Harold ignoró aquella cháchara confusa y siguió tirando de Elizabeth hasta arrojarla dentro de su dormitorio. Felicity los siguió. Entonces Harold se volvió hacia ella y, con un gesto rápido, agarró al niño y se lo arrebató. Felicity soltó un grito y quiso retener a Jonathan, pero Harold le apartó las manos, la agarró por el pelo, se la acercó y luego la arrojó también dentro de la habitación para, a continuación, echar la llave por fuera.

—¡Así podréis pensar un poco sobre lo que les pasa a las mujerzuelas desvergonzadas cuando no saben contener sus instintos! —bramó desde el otro lado de la puerta cerrada.
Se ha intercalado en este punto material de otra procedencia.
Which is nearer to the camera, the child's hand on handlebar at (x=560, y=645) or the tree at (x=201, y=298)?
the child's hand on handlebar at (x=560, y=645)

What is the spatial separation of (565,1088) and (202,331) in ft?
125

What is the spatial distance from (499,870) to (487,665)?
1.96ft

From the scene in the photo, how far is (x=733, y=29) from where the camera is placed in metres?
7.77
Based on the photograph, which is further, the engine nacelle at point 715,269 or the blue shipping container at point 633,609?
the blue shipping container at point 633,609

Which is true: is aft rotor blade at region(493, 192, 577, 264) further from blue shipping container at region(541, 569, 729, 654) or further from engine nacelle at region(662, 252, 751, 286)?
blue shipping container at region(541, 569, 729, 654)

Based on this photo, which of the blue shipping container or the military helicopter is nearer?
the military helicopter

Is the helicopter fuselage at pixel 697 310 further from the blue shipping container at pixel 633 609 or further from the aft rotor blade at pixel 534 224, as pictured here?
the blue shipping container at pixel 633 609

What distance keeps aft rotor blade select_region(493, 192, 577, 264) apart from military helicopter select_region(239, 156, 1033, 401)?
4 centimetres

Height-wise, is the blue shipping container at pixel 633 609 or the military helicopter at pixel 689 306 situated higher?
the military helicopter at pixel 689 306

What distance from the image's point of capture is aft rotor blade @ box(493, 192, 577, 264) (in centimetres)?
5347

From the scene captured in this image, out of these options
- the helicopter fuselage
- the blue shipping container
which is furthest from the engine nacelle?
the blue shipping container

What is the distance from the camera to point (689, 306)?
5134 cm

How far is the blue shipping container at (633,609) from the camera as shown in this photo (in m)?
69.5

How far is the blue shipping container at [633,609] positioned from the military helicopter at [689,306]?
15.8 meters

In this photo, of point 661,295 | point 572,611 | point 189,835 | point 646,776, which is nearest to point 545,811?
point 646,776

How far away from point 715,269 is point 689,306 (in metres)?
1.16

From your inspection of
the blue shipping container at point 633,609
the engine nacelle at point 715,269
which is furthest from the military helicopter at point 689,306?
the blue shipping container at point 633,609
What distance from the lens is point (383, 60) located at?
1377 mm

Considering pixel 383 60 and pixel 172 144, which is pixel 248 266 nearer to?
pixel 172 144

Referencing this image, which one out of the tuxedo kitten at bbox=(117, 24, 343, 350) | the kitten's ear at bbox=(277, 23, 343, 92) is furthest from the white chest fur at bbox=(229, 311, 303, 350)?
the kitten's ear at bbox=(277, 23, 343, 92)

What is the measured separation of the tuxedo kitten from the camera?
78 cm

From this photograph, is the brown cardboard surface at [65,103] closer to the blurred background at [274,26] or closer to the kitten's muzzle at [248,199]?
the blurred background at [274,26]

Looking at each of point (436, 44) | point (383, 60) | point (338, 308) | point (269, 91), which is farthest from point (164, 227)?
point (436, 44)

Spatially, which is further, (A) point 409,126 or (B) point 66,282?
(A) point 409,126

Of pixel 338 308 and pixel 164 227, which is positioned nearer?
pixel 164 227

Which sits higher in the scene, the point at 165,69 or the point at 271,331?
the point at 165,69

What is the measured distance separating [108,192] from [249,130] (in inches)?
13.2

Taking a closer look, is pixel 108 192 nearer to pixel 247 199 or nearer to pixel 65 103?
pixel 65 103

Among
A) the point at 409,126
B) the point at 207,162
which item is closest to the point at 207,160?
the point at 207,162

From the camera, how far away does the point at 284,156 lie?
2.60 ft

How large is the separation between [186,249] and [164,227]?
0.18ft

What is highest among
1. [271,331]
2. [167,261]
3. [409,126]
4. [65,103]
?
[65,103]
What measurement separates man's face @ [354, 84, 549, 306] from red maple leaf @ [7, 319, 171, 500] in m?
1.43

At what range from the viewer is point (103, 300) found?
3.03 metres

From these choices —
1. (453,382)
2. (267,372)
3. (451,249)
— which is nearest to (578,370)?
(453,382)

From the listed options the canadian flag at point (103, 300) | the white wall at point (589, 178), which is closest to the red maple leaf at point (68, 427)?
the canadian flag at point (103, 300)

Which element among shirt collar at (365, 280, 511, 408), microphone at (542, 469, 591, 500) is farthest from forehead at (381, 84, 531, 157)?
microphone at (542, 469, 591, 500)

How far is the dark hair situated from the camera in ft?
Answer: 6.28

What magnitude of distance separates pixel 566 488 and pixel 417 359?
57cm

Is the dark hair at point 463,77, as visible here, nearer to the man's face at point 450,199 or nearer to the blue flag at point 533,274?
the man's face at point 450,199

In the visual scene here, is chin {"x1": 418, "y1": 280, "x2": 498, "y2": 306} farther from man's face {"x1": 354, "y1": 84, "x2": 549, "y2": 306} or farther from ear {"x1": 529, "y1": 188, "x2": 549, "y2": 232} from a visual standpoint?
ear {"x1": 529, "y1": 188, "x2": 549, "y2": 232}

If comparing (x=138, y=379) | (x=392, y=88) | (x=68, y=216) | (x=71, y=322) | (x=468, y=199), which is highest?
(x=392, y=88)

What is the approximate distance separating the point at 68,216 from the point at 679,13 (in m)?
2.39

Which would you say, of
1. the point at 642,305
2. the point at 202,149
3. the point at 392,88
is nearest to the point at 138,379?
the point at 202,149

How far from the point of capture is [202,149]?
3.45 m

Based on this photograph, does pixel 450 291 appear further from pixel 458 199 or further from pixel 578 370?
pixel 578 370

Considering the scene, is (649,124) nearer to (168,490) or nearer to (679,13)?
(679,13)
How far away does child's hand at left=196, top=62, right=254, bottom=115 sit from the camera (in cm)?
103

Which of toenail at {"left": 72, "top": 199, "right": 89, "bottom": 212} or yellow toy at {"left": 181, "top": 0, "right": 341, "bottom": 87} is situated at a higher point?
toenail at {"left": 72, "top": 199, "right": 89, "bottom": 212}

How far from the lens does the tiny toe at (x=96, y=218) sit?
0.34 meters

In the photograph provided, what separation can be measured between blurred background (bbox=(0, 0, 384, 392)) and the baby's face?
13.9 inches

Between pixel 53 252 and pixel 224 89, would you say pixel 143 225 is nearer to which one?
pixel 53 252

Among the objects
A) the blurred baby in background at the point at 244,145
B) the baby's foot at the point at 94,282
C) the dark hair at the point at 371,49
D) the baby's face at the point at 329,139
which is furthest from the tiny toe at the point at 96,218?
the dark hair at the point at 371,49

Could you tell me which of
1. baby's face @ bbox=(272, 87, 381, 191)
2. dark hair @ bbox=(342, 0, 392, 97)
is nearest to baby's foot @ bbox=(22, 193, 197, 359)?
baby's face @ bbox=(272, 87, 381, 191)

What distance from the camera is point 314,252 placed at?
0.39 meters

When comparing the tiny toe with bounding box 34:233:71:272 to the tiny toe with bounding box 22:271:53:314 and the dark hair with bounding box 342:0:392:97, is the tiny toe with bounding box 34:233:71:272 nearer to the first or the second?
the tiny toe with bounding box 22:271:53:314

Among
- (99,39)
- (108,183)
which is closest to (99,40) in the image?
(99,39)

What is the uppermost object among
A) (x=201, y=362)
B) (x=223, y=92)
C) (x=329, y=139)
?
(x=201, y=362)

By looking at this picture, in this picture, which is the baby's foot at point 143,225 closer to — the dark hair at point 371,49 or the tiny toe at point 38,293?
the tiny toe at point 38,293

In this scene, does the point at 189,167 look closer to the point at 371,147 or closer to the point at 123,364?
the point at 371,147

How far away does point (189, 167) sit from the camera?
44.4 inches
Su vozarrón tosco se vio apagado por el llanto de espanto de Jonathan.

Elizabeth aporreó la puerta con los puños.

—¡Abre de inmediato! ¡Devuélveme a Johnny! ¿Qué pretendes hacer con él?

—Tú no te preocupes, que ya me ocupo yo de él. Es un Dunmore. Él también tiene que aprender que para serlo hay que sacrificarse. Lo mismo que tú.

Las mujeres oyeron sus pasos alejándose. Elizabeth gritó, sollozó y golpeó la puerta como una loca. Cuando, de forma inesperada, volvió a oír la voz de Harold a apenas dos palmos de ella, se sobresaltó y dio un brinco. ¡Había vuelto! Elizabeth iba a soltar un suspiro de alivio, pero lo que le oyó decir la dejó helada.

—¡Como intentéis escapar por detrás, al niño le ocurrirá algo!

Inmediatamente Harold volvió a alejarse. Ellas se miraron aterradas. Felicity se apretaba las manos sobre la boca y tenía el rostro tan blanco como la cal. Elizabeth iba de un lado a otro de la habitación, fuera de sí, debatiéndose entre la urgencia de no hacer caso a la advertencia de Harold y seguirlo por la galería, y el miedo atroz a que él cumpliera su amenaza y le hiciera algo al pequeño. Mientras pensaba qué hacer, por las ranuras de los postigos dejó de colarse la luz y empezó a oírse un martilleo atronador. Harold cerraba desde fuera con tablas de madera la única vía de escape que tenían.

—¡Dios bendito! —exclamó Felicity—. ¿Qué hace ahora?

—¡Harold, por amor de Dios, no hagas eso! —le suplicó Elizabeth.

Lo repitió una y otra vez, le suplicó entre sollozos que la dejara salir, pero no obtuvo ninguna respuesta de su suegro. Se quedó quieta, sin apenas respirar, escuchando aquel martilleo, que parecía rubricar un destino temible con una determinación despiadada.